### Rows from a dataset
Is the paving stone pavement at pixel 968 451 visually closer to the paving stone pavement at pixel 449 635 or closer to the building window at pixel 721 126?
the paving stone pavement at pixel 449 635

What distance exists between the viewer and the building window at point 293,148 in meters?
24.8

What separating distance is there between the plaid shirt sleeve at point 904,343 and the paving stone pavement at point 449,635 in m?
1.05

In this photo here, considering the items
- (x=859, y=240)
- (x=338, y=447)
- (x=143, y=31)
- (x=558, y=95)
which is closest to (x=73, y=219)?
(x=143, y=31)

...

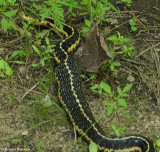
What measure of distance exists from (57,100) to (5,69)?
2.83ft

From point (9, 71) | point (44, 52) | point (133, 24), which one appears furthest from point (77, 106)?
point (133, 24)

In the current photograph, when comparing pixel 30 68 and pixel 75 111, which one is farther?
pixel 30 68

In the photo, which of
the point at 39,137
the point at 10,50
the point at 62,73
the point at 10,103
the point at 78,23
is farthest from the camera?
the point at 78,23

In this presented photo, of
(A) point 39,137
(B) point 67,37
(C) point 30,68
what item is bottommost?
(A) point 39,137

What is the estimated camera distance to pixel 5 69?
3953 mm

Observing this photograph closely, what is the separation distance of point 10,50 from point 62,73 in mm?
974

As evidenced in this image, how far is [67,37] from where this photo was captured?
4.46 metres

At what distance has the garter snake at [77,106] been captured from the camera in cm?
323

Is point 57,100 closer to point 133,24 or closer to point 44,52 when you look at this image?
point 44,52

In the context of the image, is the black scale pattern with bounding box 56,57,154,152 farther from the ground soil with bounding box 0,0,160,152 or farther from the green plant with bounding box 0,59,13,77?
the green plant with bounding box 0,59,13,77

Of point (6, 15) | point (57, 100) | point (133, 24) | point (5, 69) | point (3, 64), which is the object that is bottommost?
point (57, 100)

### Goal
Find each line in the data above that contains the string "exists" and copy it out, treating uppercase and lowercase as different.

### Written reply
What distance exists between the viewer and the building window at point 293,148 in meters?
What measure of distance exists from (57,100) to (5,69)?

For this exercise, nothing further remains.